Если там, в столице, среди электрического света и движения, он чувствует, что жизнь умерла, то — что же здесь, в этих огромных снежных пространствах?

И это в ста верстах от Москвы. Так же в трехстах верстах… Так же в пятистах… Так же и в тысяче…

А между тем он помнит, какое он испытывал необыкновенное ощущение в юности, когда в метель ехал на лошадях, и они заезжали погреться на постоялый двор. Как приветливо светились тогда огоньки в замерзших окнах, как была приятна теплая с вымытыми полами комнатка с этим неизбежным диваном, обитым клеенкой, пузатый самовар с решеткой красноватого света на подносе и незнакомые фотографии в рамках на стене.

Это было тогда, когда в нем только что начиналось движение впервые осознанной внутренней жизни.

Теперь же эта клеенка и фотографии были только символом убогого мещанства и вульгарности. Отчего?

А тут еще оказалось, что около разъезда не было лошадей, которых должны были за ним выслать.

И гнетущее впечатление от заброшенности и безжизненности необъятных снежных пространств, с тусклыми огоньками в замерзших окнах, еще более увеличилось. Пришла мысль о том, что он с своим именем принужден, как балаганный актер, трепаться по вагонам третьего класса, чтобы иметь возможность жить прилично.

Но в это время ему сказали, что лошади из колонии обыкновенно останавливаются по ту сторону полотна.

Алексей Николаевич пошел к поезду, который еще стоял с заиндевевшим, седым от мороза паровозом, под колесами которого переливался от топки отсвет яркого пламени между рельс.

Он нагнулся под вагон и крикнул:

— Из колонии есть кто-нибудь?

— Есть, есть!.. — ответил живой и, как ему показалось, радостный женский голос, — сейчас поезд уйдет, вы и перейдете.
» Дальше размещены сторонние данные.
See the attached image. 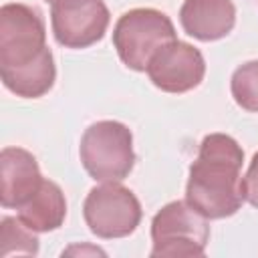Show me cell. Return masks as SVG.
<instances>
[{"label":"cell","mask_w":258,"mask_h":258,"mask_svg":"<svg viewBox=\"0 0 258 258\" xmlns=\"http://www.w3.org/2000/svg\"><path fill=\"white\" fill-rule=\"evenodd\" d=\"M244 151L226 133H210L202 139L196 161L189 165L185 202L208 220L234 216L244 204L240 177Z\"/></svg>","instance_id":"1"},{"label":"cell","mask_w":258,"mask_h":258,"mask_svg":"<svg viewBox=\"0 0 258 258\" xmlns=\"http://www.w3.org/2000/svg\"><path fill=\"white\" fill-rule=\"evenodd\" d=\"M79 155L95 181H121L135 165L133 135L119 121H97L85 129Z\"/></svg>","instance_id":"2"},{"label":"cell","mask_w":258,"mask_h":258,"mask_svg":"<svg viewBox=\"0 0 258 258\" xmlns=\"http://www.w3.org/2000/svg\"><path fill=\"white\" fill-rule=\"evenodd\" d=\"M208 240V218L187 202H169L151 220L153 258H196L204 254Z\"/></svg>","instance_id":"3"},{"label":"cell","mask_w":258,"mask_h":258,"mask_svg":"<svg viewBox=\"0 0 258 258\" xmlns=\"http://www.w3.org/2000/svg\"><path fill=\"white\" fill-rule=\"evenodd\" d=\"M177 40L171 18L155 8H133L119 16L113 28V46L125 67L147 71L153 54Z\"/></svg>","instance_id":"4"},{"label":"cell","mask_w":258,"mask_h":258,"mask_svg":"<svg viewBox=\"0 0 258 258\" xmlns=\"http://www.w3.org/2000/svg\"><path fill=\"white\" fill-rule=\"evenodd\" d=\"M83 216L89 230L105 240L133 234L141 222V204L137 196L119 181H107L93 187L83 204Z\"/></svg>","instance_id":"5"},{"label":"cell","mask_w":258,"mask_h":258,"mask_svg":"<svg viewBox=\"0 0 258 258\" xmlns=\"http://www.w3.org/2000/svg\"><path fill=\"white\" fill-rule=\"evenodd\" d=\"M46 28L32 6L10 2L0 8V71L18 69L42 54Z\"/></svg>","instance_id":"6"},{"label":"cell","mask_w":258,"mask_h":258,"mask_svg":"<svg viewBox=\"0 0 258 258\" xmlns=\"http://www.w3.org/2000/svg\"><path fill=\"white\" fill-rule=\"evenodd\" d=\"M111 14L103 0H58L50 4L52 34L67 48H87L99 42Z\"/></svg>","instance_id":"7"},{"label":"cell","mask_w":258,"mask_h":258,"mask_svg":"<svg viewBox=\"0 0 258 258\" xmlns=\"http://www.w3.org/2000/svg\"><path fill=\"white\" fill-rule=\"evenodd\" d=\"M206 75L202 52L181 40H173L159 48L147 64L149 81L165 93H187L196 89Z\"/></svg>","instance_id":"8"},{"label":"cell","mask_w":258,"mask_h":258,"mask_svg":"<svg viewBox=\"0 0 258 258\" xmlns=\"http://www.w3.org/2000/svg\"><path fill=\"white\" fill-rule=\"evenodd\" d=\"M0 204L2 208H20L42 185L44 177L36 157L22 147H4L0 153Z\"/></svg>","instance_id":"9"},{"label":"cell","mask_w":258,"mask_h":258,"mask_svg":"<svg viewBox=\"0 0 258 258\" xmlns=\"http://www.w3.org/2000/svg\"><path fill=\"white\" fill-rule=\"evenodd\" d=\"M179 22L185 34L202 42L220 40L236 24V6L232 0H183Z\"/></svg>","instance_id":"10"},{"label":"cell","mask_w":258,"mask_h":258,"mask_svg":"<svg viewBox=\"0 0 258 258\" xmlns=\"http://www.w3.org/2000/svg\"><path fill=\"white\" fill-rule=\"evenodd\" d=\"M18 218L34 232H52L58 230L67 218V200L62 189L44 179L38 191L18 208Z\"/></svg>","instance_id":"11"},{"label":"cell","mask_w":258,"mask_h":258,"mask_svg":"<svg viewBox=\"0 0 258 258\" xmlns=\"http://www.w3.org/2000/svg\"><path fill=\"white\" fill-rule=\"evenodd\" d=\"M2 83L8 91H12L16 97L22 99H38L46 95L56 79V67L50 48L46 46L38 58L32 62L18 67V69H8L0 71Z\"/></svg>","instance_id":"12"},{"label":"cell","mask_w":258,"mask_h":258,"mask_svg":"<svg viewBox=\"0 0 258 258\" xmlns=\"http://www.w3.org/2000/svg\"><path fill=\"white\" fill-rule=\"evenodd\" d=\"M0 256H10V254H28L36 256L38 254V238L36 232L30 230L26 224L20 222V218H2L0 222Z\"/></svg>","instance_id":"13"},{"label":"cell","mask_w":258,"mask_h":258,"mask_svg":"<svg viewBox=\"0 0 258 258\" xmlns=\"http://www.w3.org/2000/svg\"><path fill=\"white\" fill-rule=\"evenodd\" d=\"M230 91L244 111L258 113V60H248L234 71Z\"/></svg>","instance_id":"14"},{"label":"cell","mask_w":258,"mask_h":258,"mask_svg":"<svg viewBox=\"0 0 258 258\" xmlns=\"http://www.w3.org/2000/svg\"><path fill=\"white\" fill-rule=\"evenodd\" d=\"M242 185H244L246 202H250L254 208H258V151L254 153V157L248 165V171L242 179Z\"/></svg>","instance_id":"15"},{"label":"cell","mask_w":258,"mask_h":258,"mask_svg":"<svg viewBox=\"0 0 258 258\" xmlns=\"http://www.w3.org/2000/svg\"><path fill=\"white\" fill-rule=\"evenodd\" d=\"M46 2H48V4H54V2H58V0H46Z\"/></svg>","instance_id":"16"}]
</instances>
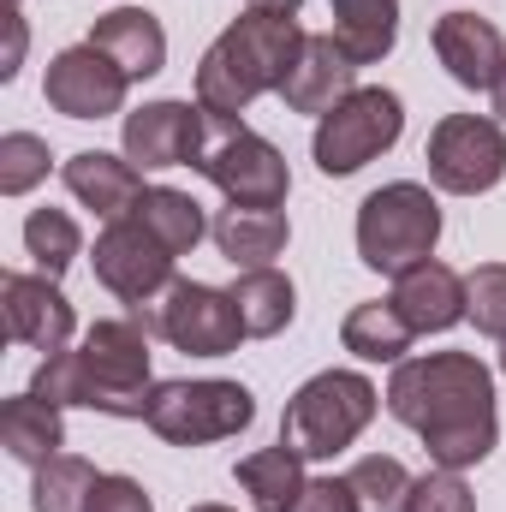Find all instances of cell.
Returning <instances> with one entry per match:
<instances>
[{
  "label": "cell",
  "instance_id": "cell-29",
  "mask_svg": "<svg viewBox=\"0 0 506 512\" xmlns=\"http://www.w3.org/2000/svg\"><path fill=\"white\" fill-rule=\"evenodd\" d=\"M24 251L36 256L42 274H66L78 262V251H84V233H78V221L66 209H36L24 221Z\"/></svg>",
  "mask_w": 506,
  "mask_h": 512
},
{
  "label": "cell",
  "instance_id": "cell-20",
  "mask_svg": "<svg viewBox=\"0 0 506 512\" xmlns=\"http://www.w3.org/2000/svg\"><path fill=\"white\" fill-rule=\"evenodd\" d=\"M0 447L18 459V465H48L60 447H66V417L54 399L42 393H18L0 405Z\"/></svg>",
  "mask_w": 506,
  "mask_h": 512
},
{
  "label": "cell",
  "instance_id": "cell-26",
  "mask_svg": "<svg viewBox=\"0 0 506 512\" xmlns=\"http://www.w3.org/2000/svg\"><path fill=\"white\" fill-rule=\"evenodd\" d=\"M161 245L173 256H185V251H197V239L209 233V215H203V203L191 197V191H173V185H149L143 197H137V209H131Z\"/></svg>",
  "mask_w": 506,
  "mask_h": 512
},
{
  "label": "cell",
  "instance_id": "cell-10",
  "mask_svg": "<svg viewBox=\"0 0 506 512\" xmlns=\"http://www.w3.org/2000/svg\"><path fill=\"white\" fill-rule=\"evenodd\" d=\"M429 179L453 197H483L506 179V131L489 114H447L429 131Z\"/></svg>",
  "mask_w": 506,
  "mask_h": 512
},
{
  "label": "cell",
  "instance_id": "cell-11",
  "mask_svg": "<svg viewBox=\"0 0 506 512\" xmlns=\"http://www.w3.org/2000/svg\"><path fill=\"white\" fill-rule=\"evenodd\" d=\"M96 280L120 298V304H131V310H143V304H155L167 286H173V262L179 256L167 251L137 215H126V221H108V233L96 239Z\"/></svg>",
  "mask_w": 506,
  "mask_h": 512
},
{
  "label": "cell",
  "instance_id": "cell-32",
  "mask_svg": "<svg viewBox=\"0 0 506 512\" xmlns=\"http://www.w3.org/2000/svg\"><path fill=\"white\" fill-rule=\"evenodd\" d=\"M405 512H477V495L465 489V477L459 471H429V477H417L411 483V495H405Z\"/></svg>",
  "mask_w": 506,
  "mask_h": 512
},
{
  "label": "cell",
  "instance_id": "cell-38",
  "mask_svg": "<svg viewBox=\"0 0 506 512\" xmlns=\"http://www.w3.org/2000/svg\"><path fill=\"white\" fill-rule=\"evenodd\" d=\"M191 512H233V507H215V501H203V507H191Z\"/></svg>",
  "mask_w": 506,
  "mask_h": 512
},
{
  "label": "cell",
  "instance_id": "cell-3",
  "mask_svg": "<svg viewBox=\"0 0 506 512\" xmlns=\"http://www.w3.org/2000/svg\"><path fill=\"white\" fill-rule=\"evenodd\" d=\"M298 48H304V30L292 12H256L251 6L197 60V108L209 120H239L256 96H268V90L280 96Z\"/></svg>",
  "mask_w": 506,
  "mask_h": 512
},
{
  "label": "cell",
  "instance_id": "cell-28",
  "mask_svg": "<svg viewBox=\"0 0 506 512\" xmlns=\"http://www.w3.org/2000/svg\"><path fill=\"white\" fill-rule=\"evenodd\" d=\"M352 495H358V512H405V495H411V471L393 459V453H370L346 471Z\"/></svg>",
  "mask_w": 506,
  "mask_h": 512
},
{
  "label": "cell",
  "instance_id": "cell-21",
  "mask_svg": "<svg viewBox=\"0 0 506 512\" xmlns=\"http://www.w3.org/2000/svg\"><path fill=\"white\" fill-rule=\"evenodd\" d=\"M209 233H215V245L233 268H274V256L292 239L280 209H233V203L209 221Z\"/></svg>",
  "mask_w": 506,
  "mask_h": 512
},
{
  "label": "cell",
  "instance_id": "cell-9",
  "mask_svg": "<svg viewBox=\"0 0 506 512\" xmlns=\"http://www.w3.org/2000/svg\"><path fill=\"white\" fill-rule=\"evenodd\" d=\"M197 173H203L233 209H280L286 191H292L286 155H280L268 137H256L245 120H209V149H203Z\"/></svg>",
  "mask_w": 506,
  "mask_h": 512
},
{
  "label": "cell",
  "instance_id": "cell-39",
  "mask_svg": "<svg viewBox=\"0 0 506 512\" xmlns=\"http://www.w3.org/2000/svg\"><path fill=\"white\" fill-rule=\"evenodd\" d=\"M501 376H506V340H501Z\"/></svg>",
  "mask_w": 506,
  "mask_h": 512
},
{
  "label": "cell",
  "instance_id": "cell-27",
  "mask_svg": "<svg viewBox=\"0 0 506 512\" xmlns=\"http://www.w3.org/2000/svg\"><path fill=\"white\" fill-rule=\"evenodd\" d=\"M102 489V471L78 453H54L48 465H36V489H30V512H90Z\"/></svg>",
  "mask_w": 506,
  "mask_h": 512
},
{
  "label": "cell",
  "instance_id": "cell-18",
  "mask_svg": "<svg viewBox=\"0 0 506 512\" xmlns=\"http://www.w3.org/2000/svg\"><path fill=\"white\" fill-rule=\"evenodd\" d=\"M393 310L417 334H447L453 322H465V274L429 256V262L393 274Z\"/></svg>",
  "mask_w": 506,
  "mask_h": 512
},
{
  "label": "cell",
  "instance_id": "cell-35",
  "mask_svg": "<svg viewBox=\"0 0 506 512\" xmlns=\"http://www.w3.org/2000/svg\"><path fill=\"white\" fill-rule=\"evenodd\" d=\"M18 60H24V18L12 12V18H6V66H0V78H6V84L18 78Z\"/></svg>",
  "mask_w": 506,
  "mask_h": 512
},
{
  "label": "cell",
  "instance_id": "cell-34",
  "mask_svg": "<svg viewBox=\"0 0 506 512\" xmlns=\"http://www.w3.org/2000/svg\"><path fill=\"white\" fill-rule=\"evenodd\" d=\"M90 512H155V501H149V489L137 477H102Z\"/></svg>",
  "mask_w": 506,
  "mask_h": 512
},
{
  "label": "cell",
  "instance_id": "cell-1",
  "mask_svg": "<svg viewBox=\"0 0 506 512\" xmlns=\"http://www.w3.org/2000/svg\"><path fill=\"white\" fill-rule=\"evenodd\" d=\"M387 411L423 435V453L441 471H471L495 453L501 417H495V376L471 352H423L393 364Z\"/></svg>",
  "mask_w": 506,
  "mask_h": 512
},
{
  "label": "cell",
  "instance_id": "cell-37",
  "mask_svg": "<svg viewBox=\"0 0 506 512\" xmlns=\"http://www.w3.org/2000/svg\"><path fill=\"white\" fill-rule=\"evenodd\" d=\"M489 96H495V114H501V120H506V72H501V84H495Z\"/></svg>",
  "mask_w": 506,
  "mask_h": 512
},
{
  "label": "cell",
  "instance_id": "cell-24",
  "mask_svg": "<svg viewBox=\"0 0 506 512\" xmlns=\"http://www.w3.org/2000/svg\"><path fill=\"white\" fill-rule=\"evenodd\" d=\"M239 489L251 495V507L256 512H292L298 507V495H304V459L280 441V447H262V453H245L239 459Z\"/></svg>",
  "mask_w": 506,
  "mask_h": 512
},
{
  "label": "cell",
  "instance_id": "cell-5",
  "mask_svg": "<svg viewBox=\"0 0 506 512\" xmlns=\"http://www.w3.org/2000/svg\"><path fill=\"white\" fill-rule=\"evenodd\" d=\"M441 239V203L417 179H393L358 203V256L376 274H405L435 256Z\"/></svg>",
  "mask_w": 506,
  "mask_h": 512
},
{
  "label": "cell",
  "instance_id": "cell-25",
  "mask_svg": "<svg viewBox=\"0 0 506 512\" xmlns=\"http://www.w3.org/2000/svg\"><path fill=\"white\" fill-rule=\"evenodd\" d=\"M227 292H233V304H239L251 340H274V334L298 316V292H292V280H286L280 268H245Z\"/></svg>",
  "mask_w": 506,
  "mask_h": 512
},
{
  "label": "cell",
  "instance_id": "cell-19",
  "mask_svg": "<svg viewBox=\"0 0 506 512\" xmlns=\"http://www.w3.org/2000/svg\"><path fill=\"white\" fill-rule=\"evenodd\" d=\"M90 42L126 72L131 84H143V78H155V72L167 66V30H161V18L143 12V6H120V12L96 18Z\"/></svg>",
  "mask_w": 506,
  "mask_h": 512
},
{
  "label": "cell",
  "instance_id": "cell-22",
  "mask_svg": "<svg viewBox=\"0 0 506 512\" xmlns=\"http://www.w3.org/2000/svg\"><path fill=\"white\" fill-rule=\"evenodd\" d=\"M352 66H376L399 42V0H334V30H328Z\"/></svg>",
  "mask_w": 506,
  "mask_h": 512
},
{
  "label": "cell",
  "instance_id": "cell-2",
  "mask_svg": "<svg viewBox=\"0 0 506 512\" xmlns=\"http://www.w3.org/2000/svg\"><path fill=\"white\" fill-rule=\"evenodd\" d=\"M30 393L54 399L60 411L66 405H84V411H102V417H149V328L143 316H108L84 334L78 352H54L42 358Z\"/></svg>",
  "mask_w": 506,
  "mask_h": 512
},
{
  "label": "cell",
  "instance_id": "cell-13",
  "mask_svg": "<svg viewBox=\"0 0 506 512\" xmlns=\"http://www.w3.org/2000/svg\"><path fill=\"white\" fill-rule=\"evenodd\" d=\"M120 137L137 167H197L209 149V114L197 102H143Z\"/></svg>",
  "mask_w": 506,
  "mask_h": 512
},
{
  "label": "cell",
  "instance_id": "cell-33",
  "mask_svg": "<svg viewBox=\"0 0 506 512\" xmlns=\"http://www.w3.org/2000/svg\"><path fill=\"white\" fill-rule=\"evenodd\" d=\"M292 512H358V495L346 477H310Z\"/></svg>",
  "mask_w": 506,
  "mask_h": 512
},
{
  "label": "cell",
  "instance_id": "cell-4",
  "mask_svg": "<svg viewBox=\"0 0 506 512\" xmlns=\"http://www.w3.org/2000/svg\"><path fill=\"white\" fill-rule=\"evenodd\" d=\"M381 411V393L370 376L358 370H322L298 387L280 411V441L298 453V459H334L346 453Z\"/></svg>",
  "mask_w": 506,
  "mask_h": 512
},
{
  "label": "cell",
  "instance_id": "cell-36",
  "mask_svg": "<svg viewBox=\"0 0 506 512\" xmlns=\"http://www.w3.org/2000/svg\"><path fill=\"white\" fill-rule=\"evenodd\" d=\"M256 12H298V6H304V0H251Z\"/></svg>",
  "mask_w": 506,
  "mask_h": 512
},
{
  "label": "cell",
  "instance_id": "cell-30",
  "mask_svg": "<svg viewBox=\"0 0 506 512\" xmlns=\"http://www.w3.org/2000/svg\"><path fill=\"white\" fill-rule=\"evenodd\" d=\"M48 179V143L36 131H6L0 137V197H24Z\"/></svg>",
  "mask_w": 506,
  "mask_h": 512
},
{
  "label": "cell",
  "instance_id": "cell-7",
  "mask_svg": "<svg viewBox=\"0 0 506 512\" xmlns=\"http://www.w3.org/2000/svg\"><path fill=\"white\" fill-rule=\"evenodd\" d=\"M167 447H209L256 423V393L245 382H155L149 417Z\"/></svg>",
  "mask_w": 506,
  "mask_h": 512
},
{
  "label": "cell",
  "instance_id": "cell-8",
  "mask_svg": "<svg viewBox=\"0 0 506 512\" xmlns=\"http://www.w3.org/2000/svg\"><path fill=\"white\" fill-rule=\"evenodd\" d=\"M405 131V102L381 84H358L334 114L316 120V137H310V155L328 179H352L358 167H370L376 155H387Z\"/></svg>",
  "mask_w": 506,
  "mask_h": 512
},
{
  "label": "cell",
  "instance_id": "cell-16",
  "mask_svg": "<svg viewBox=\"0 0 506 512\" xmlns=\"http://www.w3.org/2000/svg\"><path fill=\"white\" fill-rule=\"evenodd\" d=\"M435 60L465 90H495L506 72V36L477 12H441L435 18Z\"/></svg>",
  "mask_w": 506,
  "mask_h": 512
},
{
  "label": "cell",
  "instance_id": "cell-15",
  "mask_svg": "<svg viewBox=\"0 0 506 512\" xmlns=\"http://www.w3.org/2000/svg\"><path fill=\"white\" fill-rule=\"evenodd\" d=\"M352 90H358L352 54H346L334 36H304L292 72H286V84H280V102H286L292 114H316V120H322V114H334Z\"/></svg>",
  "mask_w": 506,
  "mask_h": 512
},
{
  "label": "cell",
  "instance_id": "cell-12",
  "mask_svg": "<svg viewBox=\"0 0 506 512\" xmlns=\"http://www.w3.org/2000/svg\"><path fill=\"white\" fill-rule=\"evenodd\" d=\"M131 78L96 48V42H78V48H60L48 60V78H42V96L54 114L66 120H108L126 108Z\"/></svg>",
  "mask_w": 506,
  "mask_h": 512
},
{
  "label": "cell",
  "instance_id": "cell-23",
  "mask_svg": "<svg viewBox=\"0 0 506 512\" xmlns=\"http://www.w3.org/2000/svg\"><path fill=\"white\" fill-rule=\"evenodd\" d=\"M411 340H417V328L393 310V298L387 304H358V310H346V322H340V346L352 352V358H364V364H405V352H411Z\"/></svg>",
  "mask_w": 506,
  "mask_h": 512
},
{
  "label": "cell",
  "instance_id": "cell-31",
  "mask_svg": "<svg viewBox=\"0 0 506 512\" xmlns=\"http://www.w3.org/2000/svg\"><path fill=\"white\" fill-rule=\"evenodd\" d=\"M465 316L477 322V334L506 340V262H483L465 274Z\"/></svg>",
  "mask_w": 506,
  "mask_h": 512
},
{
  "label": "cell",
  "instance_id": "cell-6",
  "mask_svg": "<svg viewBox=\"0 0 506 512\" xmlns=\"http://www.w3.org/2000/svg\"><path fill=\"white\" fill-rule=\"evenodd\" d=\"M137 316H143L149 334H161V340H167L173 352H185V358H227V352H239V340H251V328H245L233 292L203 286V280H173V286H167L155 304H143Z\"/></svg>",
  "mask_w": 506,
  "mask_h": 512
},
{
  "label": "cell",
  "instance_id": "cell-17",
  "mask_svg": "<svg viewBox=\"0 0 506 512\" xmlns=\"http://www.w3.org/2000/svg\"><path fill=\"white\" fill-rule=\"evenodd\" d=\"M60 179H66V191H72L84 209H96L102 221H126L131 209H137V197L149 191L143 173H137V161H131V155H108V149H78V155L60 167Z\"/></svg>",
  "mask_w": 506,
  "mask_h": 512
},
{
  "label": "cell",
  "instance_id": "cell-14",
  "mask_svg": "<svg viewBox=\"0 0 506 512\" xmlns=\"http://www.w3.org/2000/svg\"><path fill=\"white\" fill-rule=\"evenodd\" d=\"M0 298H6V334L42 358L66 352L72 328H78V310L72 298L54 286V274H6L0 280Z\"/></svg>",
  "mask_w": 506,
  "mask_h": 512
}]
</instances>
Вышел начальник станции в красной фуражке, что-то передал кондуктору. Кондуктор, надув щеки, на ходу дал свисток, и поезд тронулся, сверкая далеко впереди вспыхивающим на снегу ярким пламенем под колесами.

Простучали колеса, мелькнул последний с красным фонарем вагон, забеленный сзади снегом, и после частого мелькания проходивших, все ускоряя ход, вагонов, перед глазами открылось неподвижное пустое поле и по ту сторону рельс двое саней и какие-то фигуры.